In an opinion piece in today's Wall Street Journal, Andrew Coulson declares that "America Has Too Many Teachers," and he proposes getting rid of lots of them.
This is just another terrible idea from the "privatize everything" crowd, and it goes something like this: In a time of high unemployment and a stagnant economy, we should fire nearly half of America's teachers, creating almost 3 million more unemployed people and reducing government spending by $210 billion annually*.
Then, the theory goes, the private sector will magically replace all those jobs and more, pumping even more than the $210 billion into the economy that was lost in government spending. And we'll all live happily ever after.
Of course, we've already tried this theory several times in the past decade (Bush tax cuts for the rich, local government austerity and layoffs after stimulus spending ran out, etc), and the result was always the same: massive cuts in government revenue and spending slowed economic growth and worsened unemployment, and the private sector did not step in to fill those gaps. Most of the savings from tax cuts and loopholes were kept by corporations as profits, or paid as dividends and salaries to executives and large shareholders, who don't tend to spend their money in ways that stimulate the economy and create jobs. (Little known fact: Food stamps, the Earned Income Tax Credit, payroll tax holidays, and other social programs that encourage poor and working-class people to spend money on basic necessities are WAY more economically stimulating, and thus WAY more job-creating, than tax cuts that disproportionately target corporations and the wealthy. And targeting essential services like education for the most massive cuts in already lean times is a particularly harsh and silly way to 'cut our way to prosperity').

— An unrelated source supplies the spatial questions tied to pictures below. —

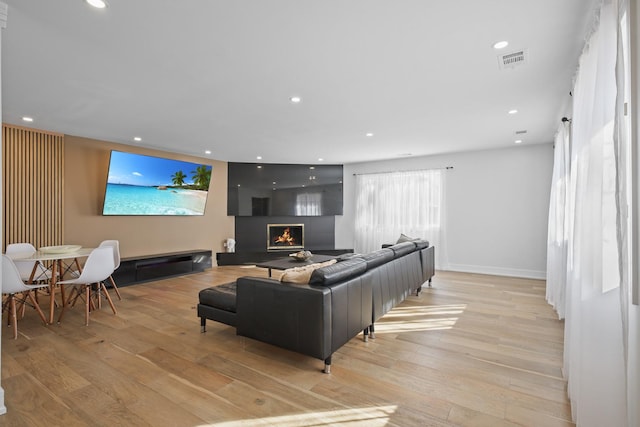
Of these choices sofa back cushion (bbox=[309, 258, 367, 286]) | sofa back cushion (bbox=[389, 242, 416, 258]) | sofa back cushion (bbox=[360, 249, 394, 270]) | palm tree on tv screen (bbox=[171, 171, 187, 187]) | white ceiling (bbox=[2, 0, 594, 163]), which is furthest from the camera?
palm tree on tv screen (bbox=[171, 171, 187, 187])

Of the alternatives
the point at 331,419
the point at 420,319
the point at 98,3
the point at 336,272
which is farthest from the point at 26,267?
the point at 420,319

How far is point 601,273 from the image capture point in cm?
155

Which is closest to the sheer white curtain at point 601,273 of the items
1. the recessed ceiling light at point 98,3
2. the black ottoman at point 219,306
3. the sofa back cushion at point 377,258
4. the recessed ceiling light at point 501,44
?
the recessed ceiling light at point 501,44

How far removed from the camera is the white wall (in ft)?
18.8

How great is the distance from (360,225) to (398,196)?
124 cm

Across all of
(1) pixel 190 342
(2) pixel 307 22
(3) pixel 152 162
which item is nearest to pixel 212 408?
(1) pixel 190 342

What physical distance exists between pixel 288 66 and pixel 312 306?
6.78ft

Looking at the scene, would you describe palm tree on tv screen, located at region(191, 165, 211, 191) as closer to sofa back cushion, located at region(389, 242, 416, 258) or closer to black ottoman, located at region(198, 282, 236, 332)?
black ottoman, located at region(198, 282, 236, 332)

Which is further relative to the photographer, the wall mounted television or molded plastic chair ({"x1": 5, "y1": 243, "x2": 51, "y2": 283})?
the wall mounted television

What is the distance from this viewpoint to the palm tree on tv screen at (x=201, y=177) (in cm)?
643

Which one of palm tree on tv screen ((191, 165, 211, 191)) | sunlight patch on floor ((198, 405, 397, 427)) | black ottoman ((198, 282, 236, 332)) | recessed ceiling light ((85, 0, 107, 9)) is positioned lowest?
sunlight patch on floor ((198, 405, 397, 427))

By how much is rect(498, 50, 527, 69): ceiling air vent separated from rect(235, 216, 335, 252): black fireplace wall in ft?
18.9

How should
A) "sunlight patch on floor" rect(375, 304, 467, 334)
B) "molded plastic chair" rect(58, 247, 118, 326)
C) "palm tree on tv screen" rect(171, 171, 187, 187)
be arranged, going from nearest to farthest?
"sunlight patch on floor" rect(375, 304, 467, 334) → "molded plastic chair" rect(58, 247, 118, 326) → "palm tree on tv screen" rect(171, 171, 187, 187)

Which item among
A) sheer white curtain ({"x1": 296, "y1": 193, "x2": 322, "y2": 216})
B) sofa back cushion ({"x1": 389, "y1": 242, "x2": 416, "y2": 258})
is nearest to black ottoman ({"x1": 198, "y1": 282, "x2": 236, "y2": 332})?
sofa back cushion ({"x1": 389, "y1": 242, "x2": 416, "y2": 258})
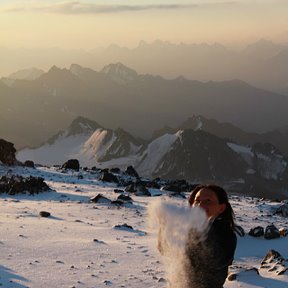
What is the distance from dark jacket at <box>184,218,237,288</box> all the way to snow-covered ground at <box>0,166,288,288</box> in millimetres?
1998

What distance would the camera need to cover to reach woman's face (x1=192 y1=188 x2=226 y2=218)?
15.6 ft

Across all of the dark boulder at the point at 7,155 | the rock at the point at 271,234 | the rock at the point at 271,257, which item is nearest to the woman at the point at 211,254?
the rock at the point at 271,257

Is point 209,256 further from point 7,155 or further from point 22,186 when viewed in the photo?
point 7,155

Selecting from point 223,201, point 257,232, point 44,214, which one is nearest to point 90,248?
point 44,214

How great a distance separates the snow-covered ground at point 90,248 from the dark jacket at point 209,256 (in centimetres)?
200

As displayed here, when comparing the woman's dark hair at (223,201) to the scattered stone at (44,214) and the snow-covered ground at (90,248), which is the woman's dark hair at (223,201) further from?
the scattered stone at (44,214)

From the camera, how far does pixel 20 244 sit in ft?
44.0

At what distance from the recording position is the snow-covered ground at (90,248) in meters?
11.2

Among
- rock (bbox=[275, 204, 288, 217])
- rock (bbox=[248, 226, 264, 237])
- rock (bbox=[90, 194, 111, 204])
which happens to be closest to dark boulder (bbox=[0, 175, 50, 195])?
rock (bbox=[90, 194, 111, 204])

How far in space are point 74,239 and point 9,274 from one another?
3.74 metres

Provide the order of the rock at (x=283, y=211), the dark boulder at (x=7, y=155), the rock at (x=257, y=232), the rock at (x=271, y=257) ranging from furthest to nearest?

But The Wall Street Journal opinion page does not live in a fact-based universe.
* (An aside: Coulson suggests that private schools will pick up the slack. Somehow we'll magically come up with the money to send lots of kids there, which in practical terms probably means, despite his framework, not cutting taxes or spending at all, but rather taking the $210 billion from public schools and handing it to private and religious schools in the form of vouchers, which will in all likelihood educate fewer students with those same dollars, and certainly not reach out to help those, like the severely disabled, who are the most costly to educate).